Despite these issues, however, it is likely that CCS will be required in some capacity if the UK is to reach net zero. “We have built pathways that rely on very limited amounts of carbon capture and storage and greenhouse gas removals, but it's very difficult to have absolutely none at all,” said Dustin Benton, policy director at the Green Alliance think tank.

“We would argue it is pretty much impossible to reach net zero without CCS,” agreed Nilay Shah, head of chemical engineering at Imperial College London. And the UK should be well placed to make the technology work. “The capture process is very similar to other processes already operated in the UK like gas sweetening and ammonia production,” said Shah. “Transportation technology will be new in the UK, but it is already done in other parts of the world, and we have a good understanding of storage sites in the continental shelf from UK oil and gas.”

Chris Littlecott, associate director of the climate change think tank E3G, believes that CCS is “difficult and expensive” and there should definitely be “a healthy degree of scepticism around big government commitments”. However, “ultimately it is important to support the technology so that it remains an option on the table for companies who are starting to make decisions about their next investments and decarbonisation pathways”. Littlecott adds that other European countries including Denmark and Norway have CCS strategies of similar ambition to that of the UK. 

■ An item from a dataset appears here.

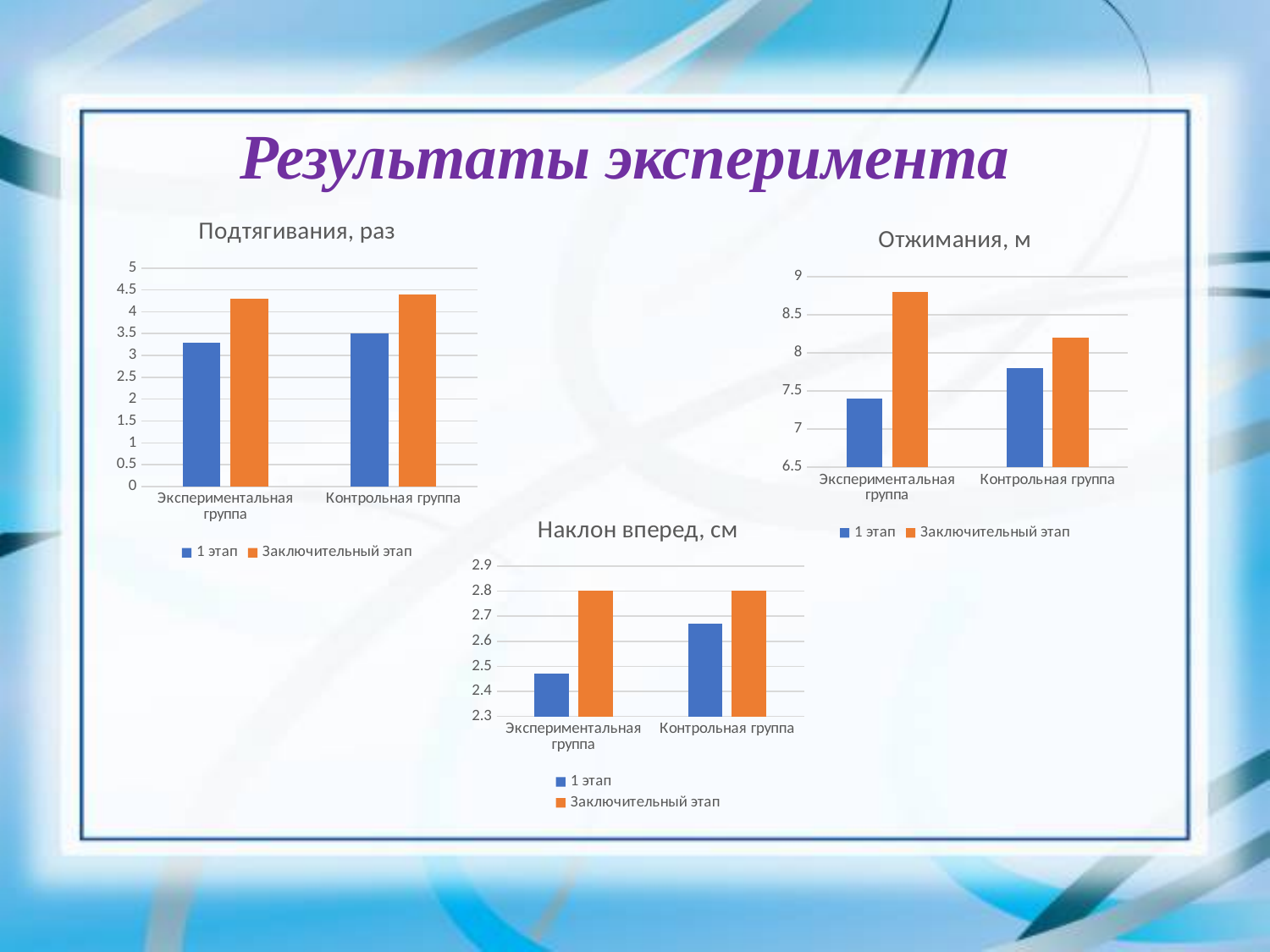
How many categories are shown on the x axis of the "Наклон вперед, см" chart? 2 In the "Подтягивания, раз" chart, is the value for 1 этап in Экспериментальная группа greater or less than 3.5? less What is the title of the chart in the top right of the slide? Отжимания, м In the "Наклон вперед, см" chart, is the value for 1 этап in Экспериментальная группа greater or less than 2.5? less In the "Отжимания, м" chart, which group has the highest Заключительный этап value? Экспериментальная группа In the "Отжимания, м" chart, is the value for 1 этап in Контрольная группа greater or less than 8? less In the "Отжимания, м" chart, which bar is the lowest? 1 этап, Экспериментальная группа What kind of chart is the "Подтягивания, раз" chart? bar chart How many series does the legend of the "Отжимания, м" chart list? 2 In the "Наклон вперед, см" chart, what is the value for Заключительный этап in Контрольная группа? 2.8 In the "Наклон вперед, см" chart, which is larger for 1 этап: Экспериментальная группа or Контрольная группа? Контрольная группа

Josh Burke, senior policy fellow at the Grantham Research Institute on Climate Change, at the London School of Economics, also believes that there should be significant “levelling up opportunity” from CCS in the north of England, which is part of the government's argument for the technology. “But the case for CCS should not be used to justify the further extraction of fossil fuel reserves in the North Sea,” he said. This week the government said it would grant more than a hundred new oil and gas licenses to "boost British energy independence".

For CCS to be implemented in a way that makes commercial sense in the UK, several factors will be crucial. First, there needs to be “the correct combination of regulation and the financial incentives to drive investment in the technology towards good performance”, said Littlecott. Establishing big industrial clusters will make good practical sense, but beyond the £20bn investment already committed by the government, there will need to be a clear “economic driver” for CCS to make long-term commercial sense.

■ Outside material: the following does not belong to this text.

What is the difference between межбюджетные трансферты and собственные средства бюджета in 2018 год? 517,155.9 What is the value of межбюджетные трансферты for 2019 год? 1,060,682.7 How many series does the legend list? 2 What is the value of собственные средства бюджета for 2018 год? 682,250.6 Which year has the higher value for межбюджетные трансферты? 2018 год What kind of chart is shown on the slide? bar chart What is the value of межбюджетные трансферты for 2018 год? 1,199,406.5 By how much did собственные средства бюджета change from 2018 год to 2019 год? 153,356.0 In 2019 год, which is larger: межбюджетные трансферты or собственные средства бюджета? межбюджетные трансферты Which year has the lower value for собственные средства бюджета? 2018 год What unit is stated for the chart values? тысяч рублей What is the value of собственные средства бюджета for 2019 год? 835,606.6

Raising the price of emitting carbon on the UK Emissions Trading Scheme could be a means of achieving this economic driver, suggested Benton, “so that if you have installed CCS but are not hitting a very high capture rate, you will have to pay a penalty for the carbon that you emit”.

Second, it needs to be clear that CCS is always going to be an additional output on top of the cost of the emitting process to which it is attached, unlike renewables like solar and wind, which are cheap and low carbon in themselves. And CCS will probably never be competitive in a large number of sectors, including road transportation (where electric vehicles reign supreme), heating (compared with the benefits of electric heat pumps), the vast majority of power generation (where solar and wind can be used), and also in hydrogen production, where green hydrogen produced from renewables is likely to be cheaper. Where CCS will “definitely make sense” is in carbon-intensive industrial sectors where emissions are hard to abate, such as cement, glass or petrochemicals production, said Shah.

CCS cannot be championed at the expense of other green measures, either. According to the carbon budget delivery plan – also announced in March – within the next 15 years the UK will need to start generating 99 per cent of its electricity from low-carbon sources, up to a third of homes will be heated with electric heat pumps, and half of UK cars will be electric if we are to meet net-zero targets. These transformative changes will require ambitious policy, significant financing and tight regulation – a major challenge that the government has so far failed to meet.